# To-do item
Could you copy every item below word for word, leaving out the pictures and keeping only the text?

# Source records
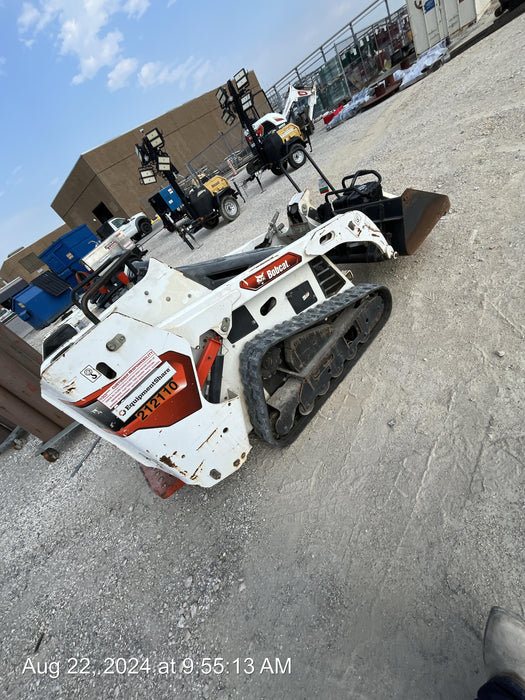 2023 MULTIQUIP MVC82VHW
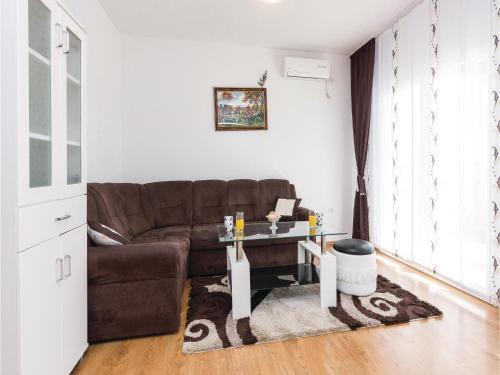 Two-bedroom Apartment In Sv.petar Na Moru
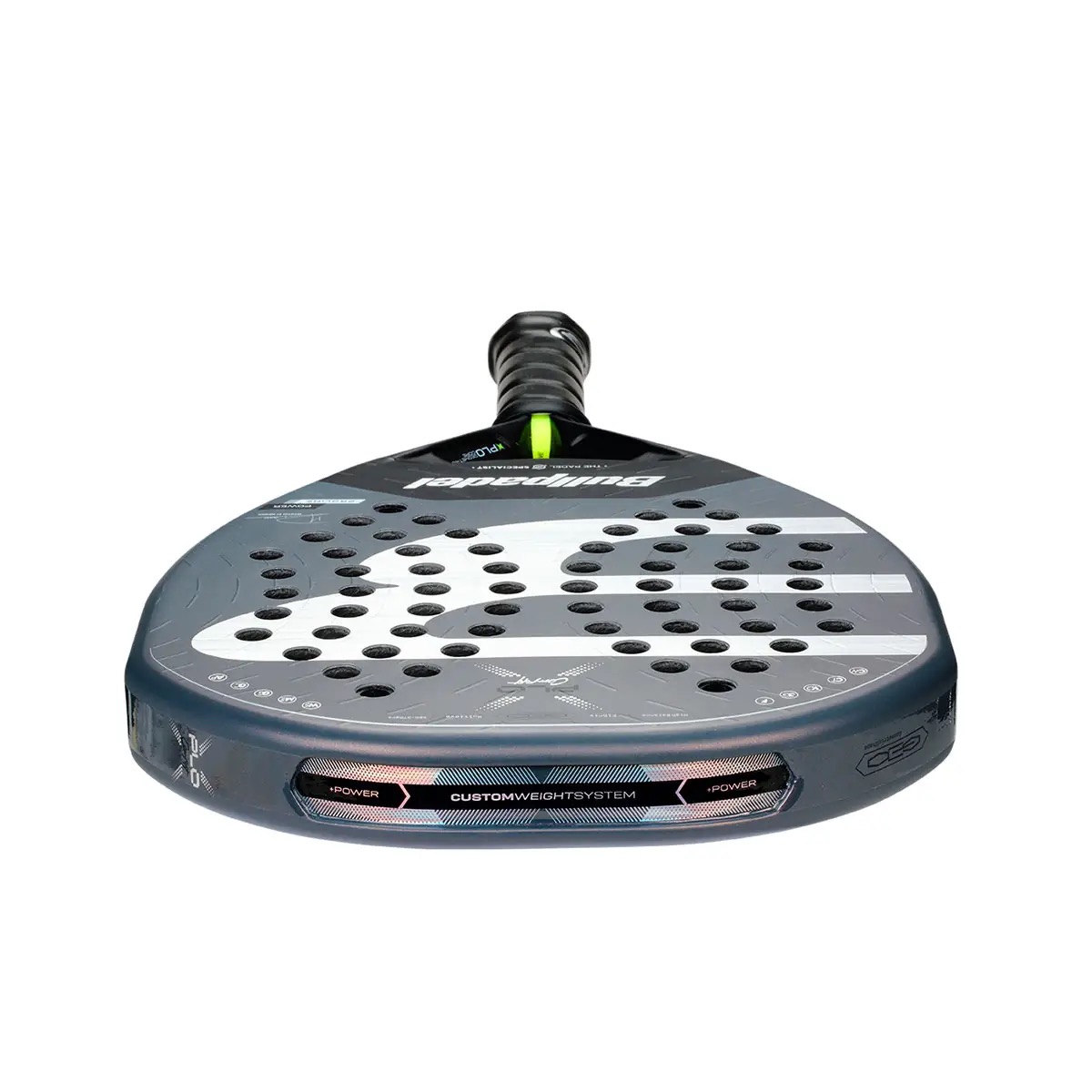 BULLPADEL XPLO COMFORT 26 - Image 4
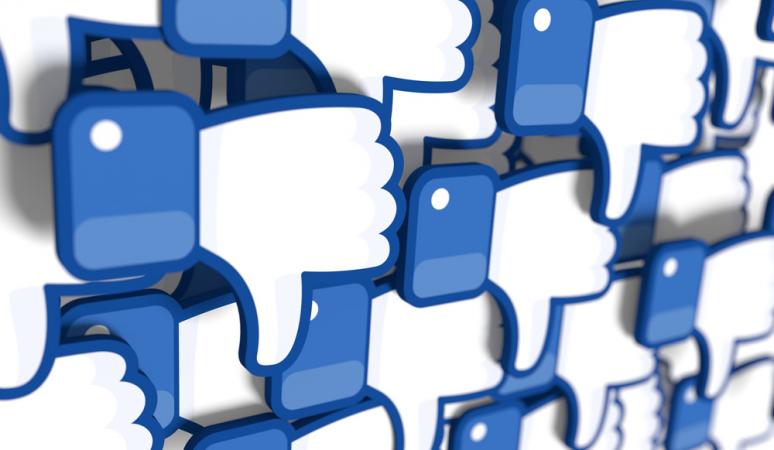 90 milyon Facebook hesabı haklendi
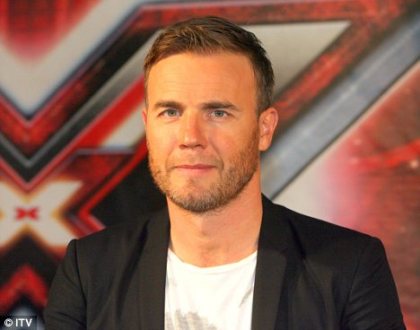 Xã hội - Gary Barlow: “Tôi đã từng tự kỷ”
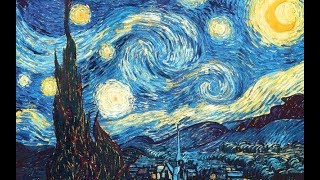 Vincent (Starry, Starry Night) , Don McLean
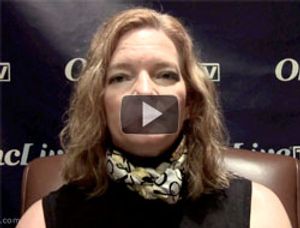 Elaine Mardis on Sensitivity to Aromatase Inhibitors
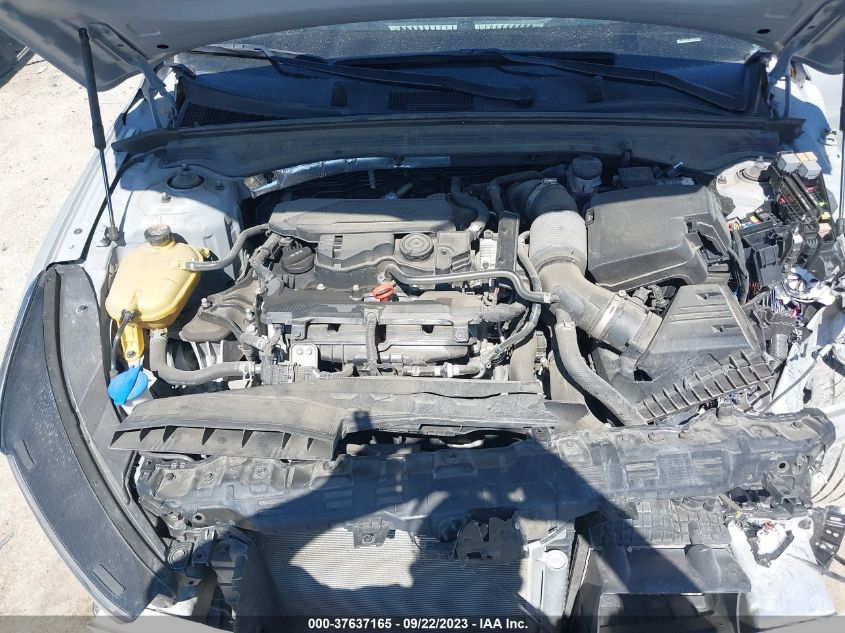 2021 KIA K5 GT LINE - 5XXG64J2XMG024959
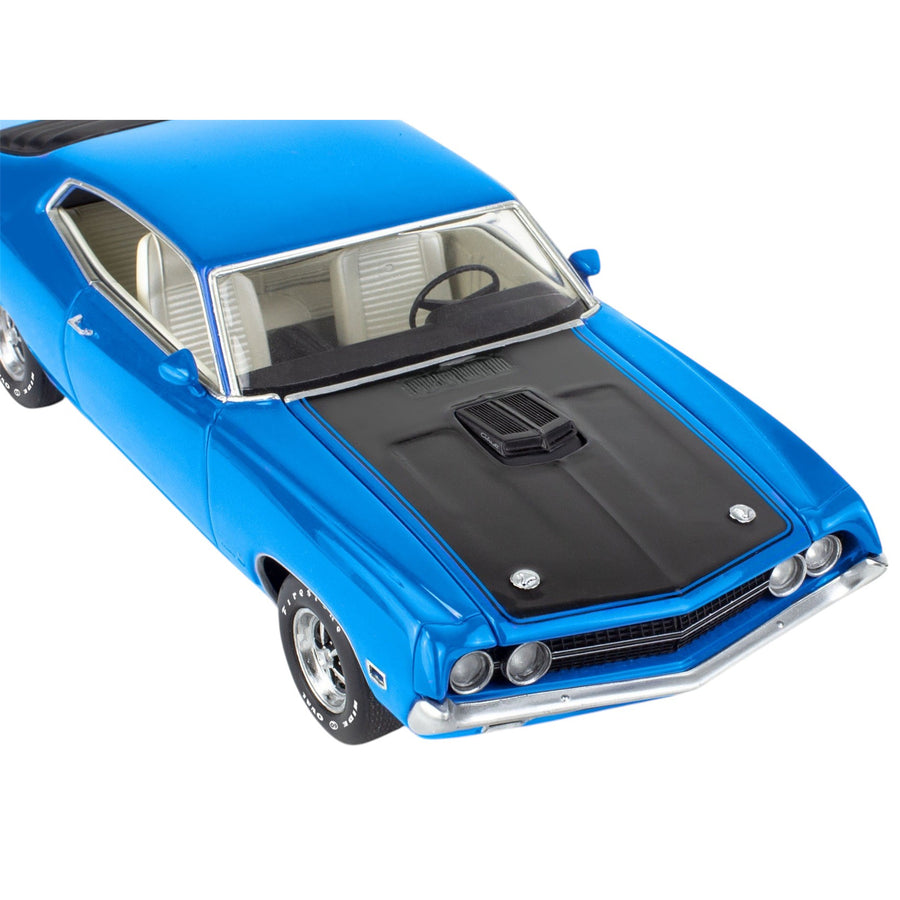 Revell RV14534 - REVELL 1/24 FORD TORINO COBRA 1970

# Solution to the problem
 2023 MULTIQUIP MVC82VHW
 Two-bedroom Apartment In Sv.petar Na Moru
 BULLPADEL XPLO COMFORT 26 - Image 4
 90 milyon Facebook hesabı haklendi
 Xã hội - Gary Barlow: “Tôi đã từng tự kỷ”
 Vincent (Starry, Starry Night) , Don McLean
 Elaine Mardis on Sensitivity to Aromatase Inhibitors
 2021 KIA K5 GT LINE - 5XXG64J2XMG024959
 Revell RV14534 - REVELL 1/24 FORD TORINO COBRA 1970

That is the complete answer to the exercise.